#### Texte à lire
_ _ _ _ _

WASHINGTON: Donald Trump a mis en garde Israël lundi contre toute ingérence en Syrie qui risquerait de compromettre la transition du pays arabe en "Etat prospère", après une incursion vendredi de forces israéliennes dans le sud de la Syrie.

Le président américain a échangé au téléphone avec Benjamin Netanyahu et l'a de nouveau invité à la Maison Blanche, ont affirmé les services du Premier ministre israélien peu après l'avertissement lancé par Donald Trump.

"Il est très important qu'Israël maintienne un dialogue fort et véritable avec la Syrie, que rien ne vienne interférer avec l'évolution de la Syrie en un Etat prospère", a déclaré le président américain sur sa plateforme Truth Social, affirmant que les Etats-Unis étaient "très satisfaits des résultats affichés" par Damas.

Une incursion vendredi des forces israéliennes dans un village du sud de la Syrie avait fait 13 morts, selon Damas, tandis que l'armée israélienne a affirmé avoir visé un groupe islamiste.

Depuis la chute il y a près d'un an du président Bachar al-Assad, renversé par une coalition islamiste, Israël a mené des centaines de frappes et conduit des incursions en Syrie. L'opération de vendredi est la plus meurtrière de celles-ci et le ministère syrien des Affaires étrangères a dénoncé un "crime de guerre".

Donald Trump avait reçu début novembre à la Maison Blanche le nouveau chef d'Etat syrien, Ahmad al-Chareh, pour une visite cordiale, au cours de laquelle l'ancien jihadiste avait annoncé que son pays rejoindrait la coalition internationale contre le groupe Etat islamique (EI). Le président américain, qui a levé les sanctions contre Damas, pousse également pour qu'un accord de sécurité soit conclu entre Israël et la Syrie.

"Le nouveau président de la Syrie, Ahmad al-Chareh, travaille de manière assidue pour s'assurer que des bonnes choses arrivent et que la Syrie et Israël aient à l'avenir une relation longue et prospère ensemble", a déclaré lundi Donald Trump dans son post sur Truth Social.

"C'est une opportunité historique, et elle s'ajoute au SUCCÈS, déjà atteint, pour la PAIX AU MOYEN-ORIENT", a-t-il affirmé.

Invitation 

Lors de leur échange par téléphone lundi, Benjamin Netanyahu et Donald Trump ont évoqué un "élargissement" des accords de paix régionaux, selon un communiqué des services du Premier ministre israélien publié dans la foulée du post de Donald Trump.

"Trump a invité le Premier ministre Netanyahu à une rencontre à la Maison Blanche dans un avenir proche", ont-ils ajouté.

Benjamin Netanyahu a déjà effectué davantage de visites auprès de Donald Trump que n'importe quel autre dirigeant étranger depuis le retour du républicain au pouvoir.

"Les deux dirigeants ont souligné l'importance et le devoir de désarmer le Hamas et de démilitariser la bande de Gaza", précise le communiqué.

Depuis la chute de Bachar al-Assad, Israël a déployé des troupes dans la zone démilitarisée sur le plateau du Golan, au-delà de la ligne de démarcation entre la partie de ce territoire syrien annexée unilatéralement par Israël en 1981 et le reste de la Syrie.

Israël attache une "importance immense" à sa présence militaire dans la zone tampon en Syrie, avait déclaré le 19 novembre son Premier ministre, Benjamin Netanyahu, lors d'une visite à des soldats israéliens déployés dans cette zone censée être sous le contrôle de l'ONU.

Cette visite avait été dénoncée par Damas et par l'ONU.

Pendant l'été, des contacts de haut niveau entre responsables israéliens et syriens ont eu lieu, avec l'aide de Paris et Washington, les deux parties indiquant vouloir parvenir à un accord de sécurité.

Mais Benjamin Netanyahu exige pour cela une démilitarisation de toute la partie du territoire syrien courant du sud de Damas jusqu'à la ligne de démarcation de 1974, instituée après la guerre israélo-arabe de 1973.

_ _ _ _ _

#### Données enregistrées
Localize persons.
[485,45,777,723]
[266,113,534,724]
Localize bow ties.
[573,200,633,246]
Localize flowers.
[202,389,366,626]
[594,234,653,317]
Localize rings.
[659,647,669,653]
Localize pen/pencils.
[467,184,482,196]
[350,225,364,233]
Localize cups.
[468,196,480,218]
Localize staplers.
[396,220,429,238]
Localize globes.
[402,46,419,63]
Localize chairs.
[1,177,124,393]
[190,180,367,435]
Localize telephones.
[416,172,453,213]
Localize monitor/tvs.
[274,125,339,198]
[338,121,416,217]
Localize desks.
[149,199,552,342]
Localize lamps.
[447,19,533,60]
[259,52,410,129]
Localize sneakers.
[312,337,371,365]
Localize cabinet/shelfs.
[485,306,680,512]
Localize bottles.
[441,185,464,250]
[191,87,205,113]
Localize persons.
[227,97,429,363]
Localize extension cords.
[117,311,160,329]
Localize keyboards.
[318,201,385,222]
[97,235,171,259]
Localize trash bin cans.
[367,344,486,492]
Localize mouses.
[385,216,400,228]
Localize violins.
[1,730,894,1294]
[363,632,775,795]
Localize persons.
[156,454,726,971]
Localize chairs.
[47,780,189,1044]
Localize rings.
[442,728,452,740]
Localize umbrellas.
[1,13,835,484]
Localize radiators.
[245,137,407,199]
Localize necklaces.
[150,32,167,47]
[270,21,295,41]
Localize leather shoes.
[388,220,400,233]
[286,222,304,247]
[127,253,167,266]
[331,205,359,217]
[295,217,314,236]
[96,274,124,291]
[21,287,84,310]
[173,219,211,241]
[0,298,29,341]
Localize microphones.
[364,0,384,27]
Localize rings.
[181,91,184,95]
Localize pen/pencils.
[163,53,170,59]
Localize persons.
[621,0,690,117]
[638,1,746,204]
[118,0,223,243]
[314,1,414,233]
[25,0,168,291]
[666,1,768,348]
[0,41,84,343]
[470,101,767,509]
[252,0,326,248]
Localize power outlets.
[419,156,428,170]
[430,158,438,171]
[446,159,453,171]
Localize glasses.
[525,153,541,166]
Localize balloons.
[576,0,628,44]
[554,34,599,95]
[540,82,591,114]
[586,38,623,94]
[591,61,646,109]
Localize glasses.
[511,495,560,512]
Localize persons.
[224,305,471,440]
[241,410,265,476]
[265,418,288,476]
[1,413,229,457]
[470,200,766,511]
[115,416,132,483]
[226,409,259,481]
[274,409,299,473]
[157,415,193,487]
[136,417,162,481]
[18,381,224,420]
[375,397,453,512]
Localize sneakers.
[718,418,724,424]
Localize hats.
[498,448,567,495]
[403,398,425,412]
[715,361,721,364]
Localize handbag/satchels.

_ _ _ _ _

#### Exercices et consignes
(1) Résumez le texte en deux phrases.
(2) Énumérez toutes les personnes désignées par leur nom dans le texte.
(3) Recopiez fidèlement le passage du texte allant de « Donald Trump avait » jusqu'à « et la Syrie. » inclus.

#### Corrigé par exercice
(1) Donald Trump a mis en garde Israël contre toute ingérence en Syrie susceptible de compromettre la transition du pays en « Etat prospère », après une incursion israélienne dans le sud de la Syrie qui a fait 13 morts selon Damas. Au cours d'un échange téléphonique, il a de nouveau invité Benjamin Netanyahu à la Maison Blanche, alors qu'Israël et la Syrie disent vouloir parvenir à un accord de sécurité, pour lequel Benjamin Netanyahu exige une démilitarisation du territoire syrien allant du sud de Damas jusqu'à la ligne de démarcation de 1974.

(2)
- Donald Trump
- Benjamin Netanyahu
- Bachar al-Assad
- Ahmad al-Chareh

(3)
Donald Trump avait reçu début novembre à la Maison Blanche le nouveau chef d'Etat syrien, Ahmad al-Chareh, pour une visite cordiale, au cours de laquelle l'ancien jihadiste avait annoncé que son pays rejoindrait la coalition internationale contre le groupe Etat islamique (EI). Le président américain, qui a levé les sanctions contre Damas, pousse également pour qu'un accord de sécurité soit conclu entre Israël et la Syrie.